看了不到二十分钟就崩溃了(私货)

wang2nd
2020-04-27 看过

难得一见的好片。因为个人经历,不到二十分钟就不是到被哪一句话触发,崩溃了,痛哭流涕。十几年的刺痛伪装终于被戳穿,悬泻而出。导演的立意和演员的表演都很成熟,难得一见的好片。

唯一吐槽没给五分是因为你lulu wang生在北京,学在Boston college 那里也有无数的华人,这两个城市哪个给了你个人经历,特意拍东北小城来作为中国元素么?所有布景的摆放让我觉得你有走向张艺谋和方方邪路的危险。

下面的私货就用我的半生不熟的英文写了,中文写不出来,而且会影响大家,只是私人发泄而已。

I am sorry for the lie, my dear Lao Pa. I knew u knew the lie n didn’t call it out for the ease of us. U r such a strong, decent, and caring man! I love u. I m sorry my dear bro that I didn’t give u the chance to visit Lao pa before he passed since I was stupid and couldn’t find an excuse like this film and it happened that ur first kid was on the way then. I thought I could handle it both physically and financially and that’s a good choice for both of u.

Now I looked at it back I m kind of regretting my choice even though it was coming from a good intention. I m proud of the way how my parents raised us. I had a deal with my bro, if any of us failed to find a good partner that can respect both our and their parents, the he will lose the right to visit my parents. The other one will take good care of my parents. For us braveness, responsibilities, loving are never been an issue and splitting bill was never in our mind in a good way, u both give without asking anything back but love. Luckily my sis in law is a decent person and also loves, lives and gives. Also my nephews with what they saw that their parents did to their grandparents.

现有数据:
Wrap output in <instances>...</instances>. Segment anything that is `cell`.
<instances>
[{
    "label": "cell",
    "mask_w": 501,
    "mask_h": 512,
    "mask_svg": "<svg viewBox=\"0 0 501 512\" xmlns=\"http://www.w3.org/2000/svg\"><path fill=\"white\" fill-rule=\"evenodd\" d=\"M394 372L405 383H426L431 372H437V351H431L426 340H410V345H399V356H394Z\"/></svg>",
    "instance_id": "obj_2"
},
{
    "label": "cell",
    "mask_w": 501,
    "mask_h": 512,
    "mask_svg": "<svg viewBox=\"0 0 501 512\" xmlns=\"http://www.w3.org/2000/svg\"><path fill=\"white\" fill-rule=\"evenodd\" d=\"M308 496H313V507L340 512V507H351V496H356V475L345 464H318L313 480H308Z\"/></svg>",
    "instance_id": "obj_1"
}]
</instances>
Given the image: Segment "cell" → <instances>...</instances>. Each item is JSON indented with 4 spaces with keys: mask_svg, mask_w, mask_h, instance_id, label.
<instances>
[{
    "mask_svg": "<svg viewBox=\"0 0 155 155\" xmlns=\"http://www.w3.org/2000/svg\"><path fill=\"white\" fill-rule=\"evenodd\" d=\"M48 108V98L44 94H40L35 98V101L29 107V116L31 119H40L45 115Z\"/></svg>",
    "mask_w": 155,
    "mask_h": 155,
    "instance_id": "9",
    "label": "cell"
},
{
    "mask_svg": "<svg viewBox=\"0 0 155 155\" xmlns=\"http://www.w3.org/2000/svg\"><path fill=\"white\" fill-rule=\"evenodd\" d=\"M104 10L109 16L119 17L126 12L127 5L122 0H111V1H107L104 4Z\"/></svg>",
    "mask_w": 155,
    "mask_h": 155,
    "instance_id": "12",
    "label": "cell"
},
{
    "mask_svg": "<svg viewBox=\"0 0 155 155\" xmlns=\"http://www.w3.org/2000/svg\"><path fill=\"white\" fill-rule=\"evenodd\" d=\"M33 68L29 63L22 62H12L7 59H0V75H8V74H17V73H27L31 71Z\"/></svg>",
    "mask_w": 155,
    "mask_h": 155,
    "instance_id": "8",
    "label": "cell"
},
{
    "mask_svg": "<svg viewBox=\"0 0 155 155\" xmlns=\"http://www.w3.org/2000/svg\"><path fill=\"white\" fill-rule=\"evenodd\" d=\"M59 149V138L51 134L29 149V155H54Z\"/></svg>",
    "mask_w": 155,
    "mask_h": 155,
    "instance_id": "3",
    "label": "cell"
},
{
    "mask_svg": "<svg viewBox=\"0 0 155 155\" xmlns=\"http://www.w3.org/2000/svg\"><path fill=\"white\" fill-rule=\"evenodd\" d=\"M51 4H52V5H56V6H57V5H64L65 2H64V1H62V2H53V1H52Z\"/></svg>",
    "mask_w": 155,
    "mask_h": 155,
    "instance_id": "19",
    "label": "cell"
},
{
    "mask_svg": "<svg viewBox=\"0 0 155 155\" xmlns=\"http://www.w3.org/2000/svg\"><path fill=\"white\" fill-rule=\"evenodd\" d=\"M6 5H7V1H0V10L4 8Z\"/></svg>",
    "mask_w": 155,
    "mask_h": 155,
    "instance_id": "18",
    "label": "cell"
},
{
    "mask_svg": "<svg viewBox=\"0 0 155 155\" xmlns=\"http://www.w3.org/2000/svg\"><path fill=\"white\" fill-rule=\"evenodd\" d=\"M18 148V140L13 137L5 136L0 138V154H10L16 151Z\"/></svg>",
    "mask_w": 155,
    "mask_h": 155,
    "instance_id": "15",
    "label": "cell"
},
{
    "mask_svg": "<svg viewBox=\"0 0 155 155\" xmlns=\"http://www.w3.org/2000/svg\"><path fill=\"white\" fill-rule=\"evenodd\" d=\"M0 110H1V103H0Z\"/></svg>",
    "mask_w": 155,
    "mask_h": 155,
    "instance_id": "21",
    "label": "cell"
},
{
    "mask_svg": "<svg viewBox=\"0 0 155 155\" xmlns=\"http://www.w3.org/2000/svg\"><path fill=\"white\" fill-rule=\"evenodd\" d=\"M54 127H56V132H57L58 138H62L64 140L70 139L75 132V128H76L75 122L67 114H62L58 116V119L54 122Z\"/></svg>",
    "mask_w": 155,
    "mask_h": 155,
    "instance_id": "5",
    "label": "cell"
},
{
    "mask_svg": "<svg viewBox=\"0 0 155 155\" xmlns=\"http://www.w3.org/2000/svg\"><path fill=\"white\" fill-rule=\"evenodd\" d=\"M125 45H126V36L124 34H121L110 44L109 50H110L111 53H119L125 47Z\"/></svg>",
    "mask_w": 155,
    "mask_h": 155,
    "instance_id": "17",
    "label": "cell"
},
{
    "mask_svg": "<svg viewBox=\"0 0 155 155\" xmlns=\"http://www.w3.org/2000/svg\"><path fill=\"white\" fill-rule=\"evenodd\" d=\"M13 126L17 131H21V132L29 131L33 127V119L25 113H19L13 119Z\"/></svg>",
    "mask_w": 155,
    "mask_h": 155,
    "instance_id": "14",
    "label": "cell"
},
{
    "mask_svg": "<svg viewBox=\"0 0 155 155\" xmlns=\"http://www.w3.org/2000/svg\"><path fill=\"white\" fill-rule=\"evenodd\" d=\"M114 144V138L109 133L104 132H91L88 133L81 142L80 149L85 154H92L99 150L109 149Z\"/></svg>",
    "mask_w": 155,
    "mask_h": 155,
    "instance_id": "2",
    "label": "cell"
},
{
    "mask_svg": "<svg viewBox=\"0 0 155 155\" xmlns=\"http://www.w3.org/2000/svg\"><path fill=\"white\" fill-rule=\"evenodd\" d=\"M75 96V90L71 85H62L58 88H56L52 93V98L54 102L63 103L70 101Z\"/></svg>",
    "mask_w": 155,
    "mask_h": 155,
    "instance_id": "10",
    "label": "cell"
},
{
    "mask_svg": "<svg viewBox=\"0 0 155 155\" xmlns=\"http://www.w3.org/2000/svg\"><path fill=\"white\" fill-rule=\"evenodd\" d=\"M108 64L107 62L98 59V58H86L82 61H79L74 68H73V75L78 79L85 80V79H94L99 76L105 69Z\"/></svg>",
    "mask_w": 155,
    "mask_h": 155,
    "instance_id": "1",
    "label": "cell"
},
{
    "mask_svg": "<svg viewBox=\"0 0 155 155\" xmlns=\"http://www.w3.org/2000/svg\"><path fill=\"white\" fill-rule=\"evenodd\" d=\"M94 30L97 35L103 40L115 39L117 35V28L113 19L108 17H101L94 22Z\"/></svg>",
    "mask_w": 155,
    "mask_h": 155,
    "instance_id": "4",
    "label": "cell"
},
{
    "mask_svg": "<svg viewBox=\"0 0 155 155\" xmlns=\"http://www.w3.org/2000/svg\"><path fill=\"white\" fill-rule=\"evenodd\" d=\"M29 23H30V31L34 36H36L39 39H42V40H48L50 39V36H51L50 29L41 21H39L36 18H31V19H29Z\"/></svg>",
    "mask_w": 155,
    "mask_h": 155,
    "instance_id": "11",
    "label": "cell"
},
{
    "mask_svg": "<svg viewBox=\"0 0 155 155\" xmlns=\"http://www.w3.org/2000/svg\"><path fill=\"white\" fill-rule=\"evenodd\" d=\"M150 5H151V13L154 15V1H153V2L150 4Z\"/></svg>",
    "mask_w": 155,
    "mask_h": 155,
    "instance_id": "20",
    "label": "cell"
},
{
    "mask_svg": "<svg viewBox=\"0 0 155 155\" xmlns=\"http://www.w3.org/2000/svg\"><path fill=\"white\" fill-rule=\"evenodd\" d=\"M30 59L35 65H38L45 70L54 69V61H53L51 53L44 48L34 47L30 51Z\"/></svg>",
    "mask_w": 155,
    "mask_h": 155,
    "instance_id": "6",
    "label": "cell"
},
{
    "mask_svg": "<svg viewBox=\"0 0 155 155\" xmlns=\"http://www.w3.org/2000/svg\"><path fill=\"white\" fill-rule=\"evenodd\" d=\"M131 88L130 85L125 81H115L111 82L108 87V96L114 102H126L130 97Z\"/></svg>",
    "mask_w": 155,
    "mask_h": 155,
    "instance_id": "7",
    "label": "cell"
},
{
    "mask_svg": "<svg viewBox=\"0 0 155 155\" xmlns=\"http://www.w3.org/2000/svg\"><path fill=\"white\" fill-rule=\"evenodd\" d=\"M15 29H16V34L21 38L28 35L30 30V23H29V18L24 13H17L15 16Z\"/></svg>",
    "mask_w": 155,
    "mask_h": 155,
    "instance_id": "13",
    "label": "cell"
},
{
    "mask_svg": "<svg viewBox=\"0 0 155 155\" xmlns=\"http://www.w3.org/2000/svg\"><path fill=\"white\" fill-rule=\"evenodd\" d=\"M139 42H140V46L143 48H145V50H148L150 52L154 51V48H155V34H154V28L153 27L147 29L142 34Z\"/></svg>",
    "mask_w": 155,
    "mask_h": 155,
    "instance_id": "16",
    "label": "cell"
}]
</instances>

任务要求 1: 这篇影评的作者看了多长时间就崩溃了？
任务要求 2: 请从这篇影评停下的地方接着往下写。
列表与这里的作答无关。

参考答案 1: 不到二十分钟。

参考答案 2:
But I was just so fxxxing sorry that the damn lung cancer took my dad so fast and I did not get chance to let my bro and my dad say goodbye. I am sorry Lao pa, I am sorry bro. I love you both! But at the day when my Lao pa left, I knew the sparkles in my dad’s eyes glimmered after I told him his first grandson was on the way.

Lao Pa, Rest In Peace and we r taking good care of mom. We r living and watching this world for u!